# Your objective
After locating the line with "Queen Mary, Firth" in the entries below, set down exactly that line and each one after it to the end, skipping pictures.

# Data records
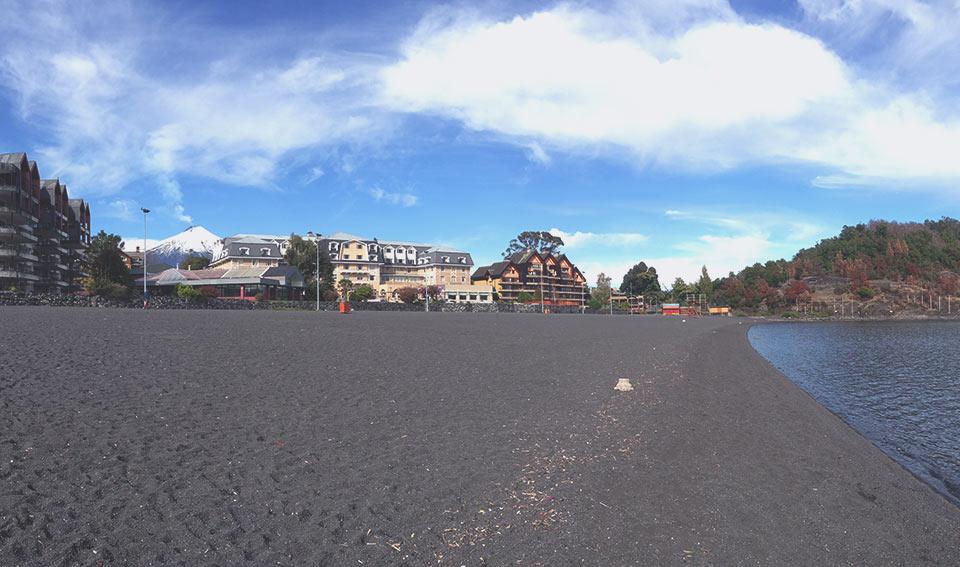 Playa Grande. Vulcão Villarica ao fundo.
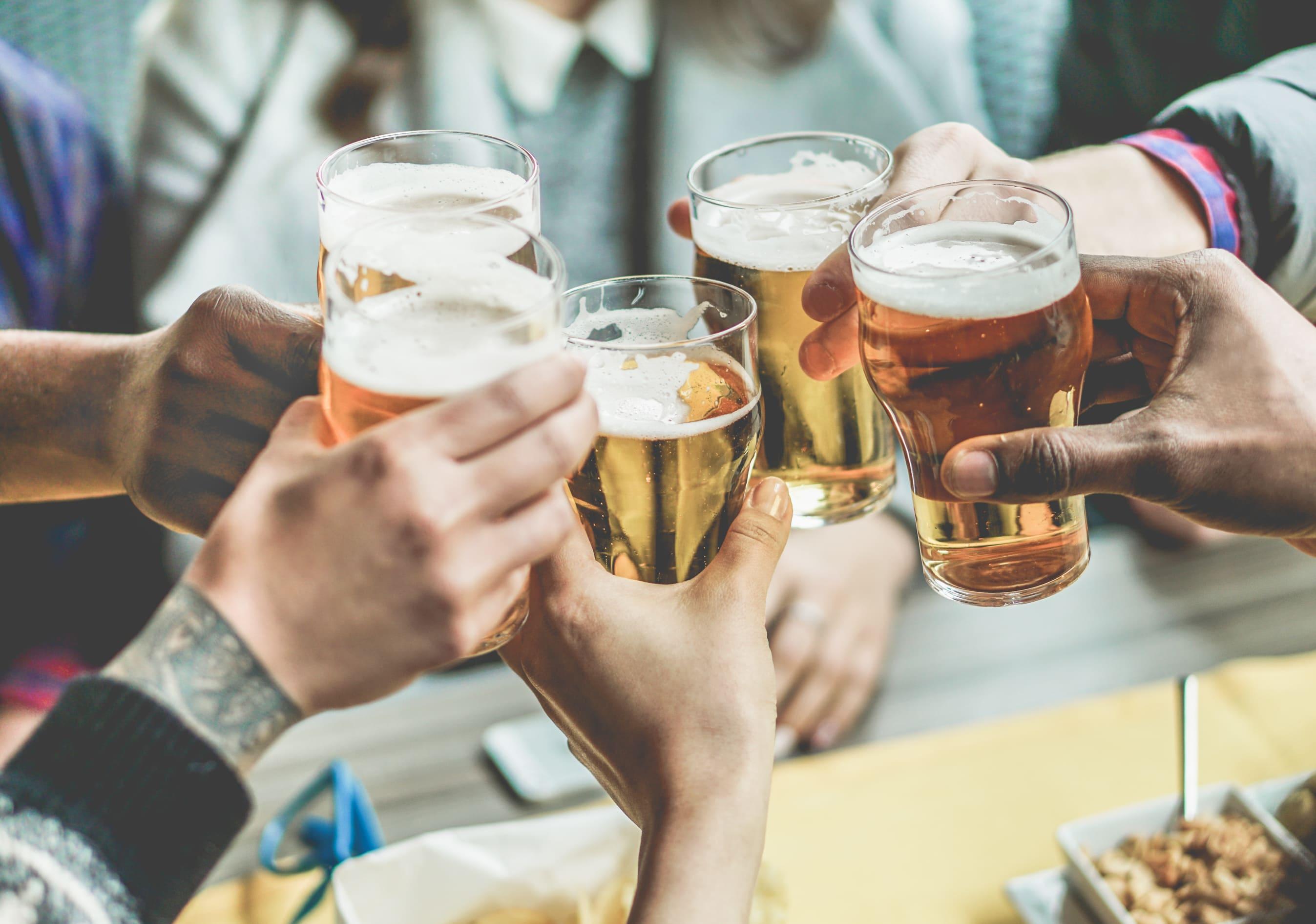 Imagem de uns amigos comemorando para remeter ao empreendedor que deseja abrir uma microcervejaria de sucesso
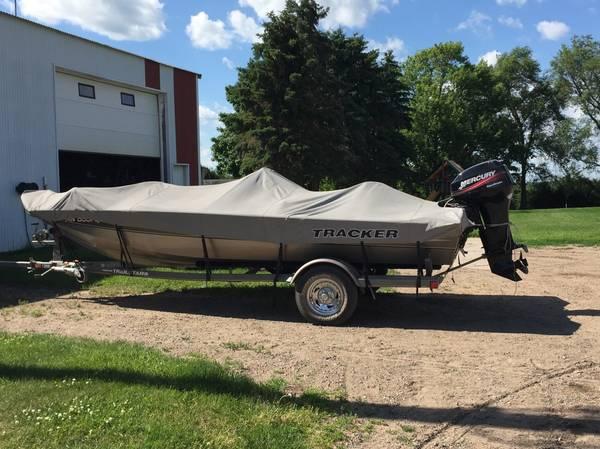 Photo Bass Tracker Pro Team 175 Fishing Boat, Trailer  Cover - $7,500 (Royalton)
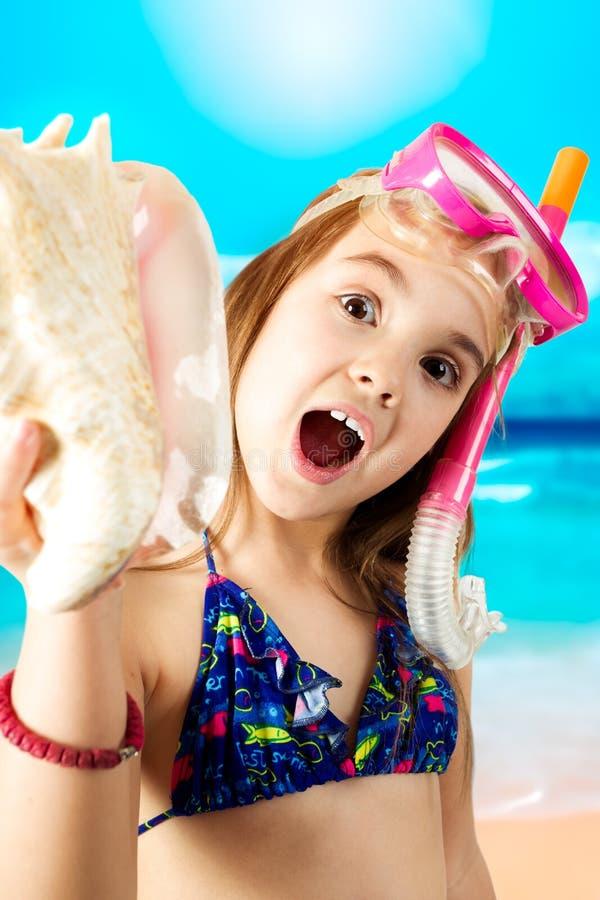 Petite fille prête pour naviguer au schnorchel photographie stock libre de droits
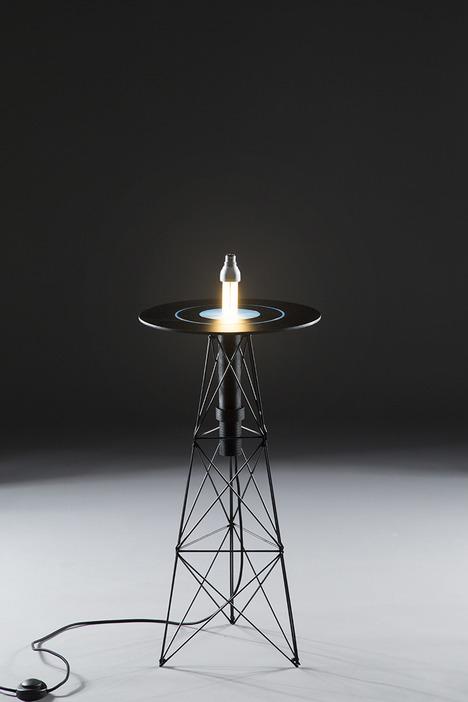 Impressive ElectroMagnetic Table By Florian Dussopt - DigsDi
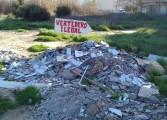 """IU """"señaliza"""" varios vertederos ilegales en el término municipal de Fraga"""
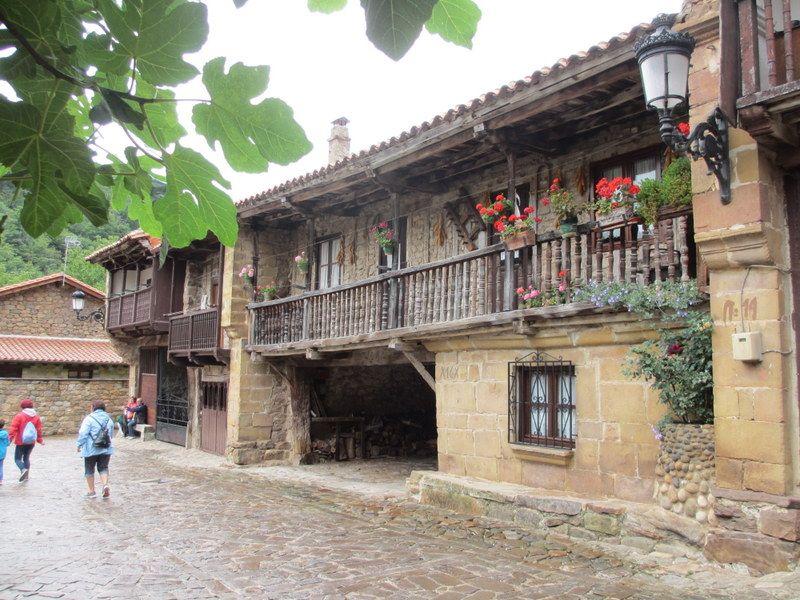 スペイン国家遺産!石造りの村「バルセナ・マジョール」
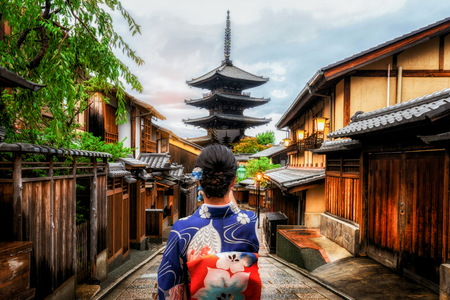 Kyoto, Japan Culture Travel - Asian traveler wearing traditional Japanese kimono walking in Higashiyama district in the old town of Kyoto, Japan. Imagens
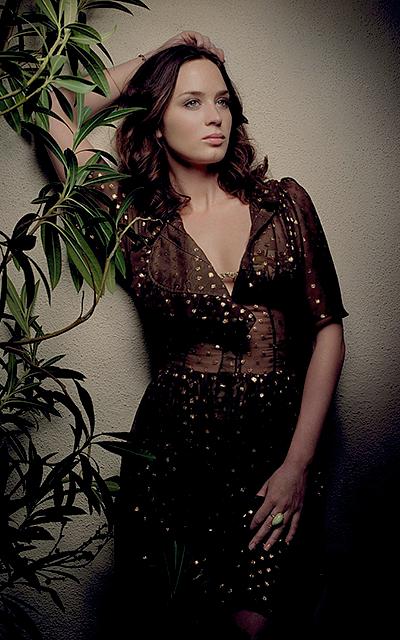 Emily Blunt avatars 400*640px Meredi17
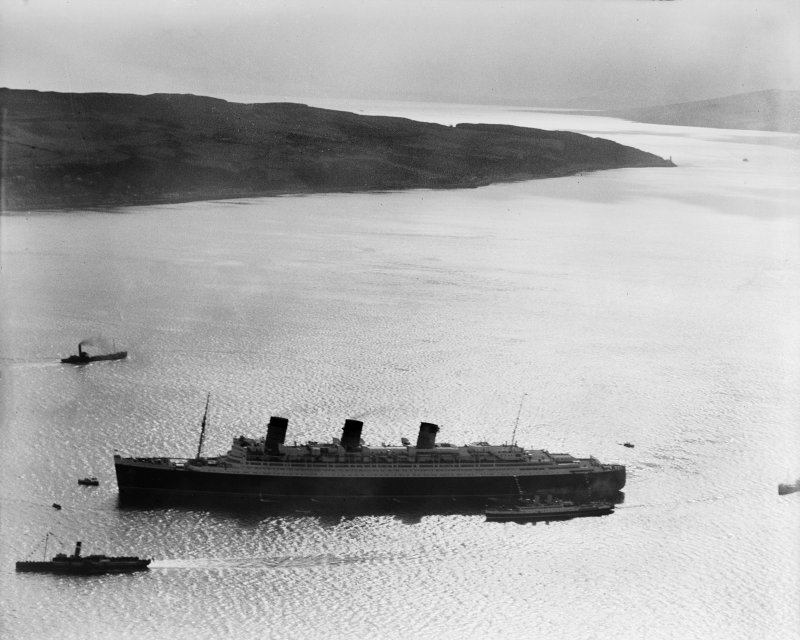 Queen Mary, Firth of Clyde, Cloch Point.  Oblique aerial photograph taken facing south-west.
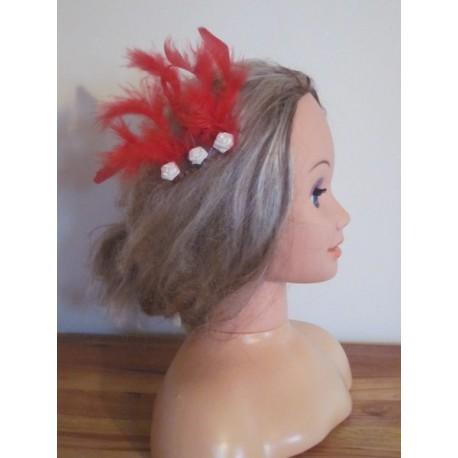 peigne de cheveux pour mariage avec des roses et des plumes bouquet de la mariee. Black Bedroom Furniture Sets. Home Design Ideas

# Solution to the problem
 Queen Mary, Firth of Clyde, Cloch Point.  Oblique aerial photograph taken facing south-west.
 peigne de cheveux pour mariage avec des roses et des plumes bouquet de la mariee. Black Bedroom Furniture Sets. Home Design Ideas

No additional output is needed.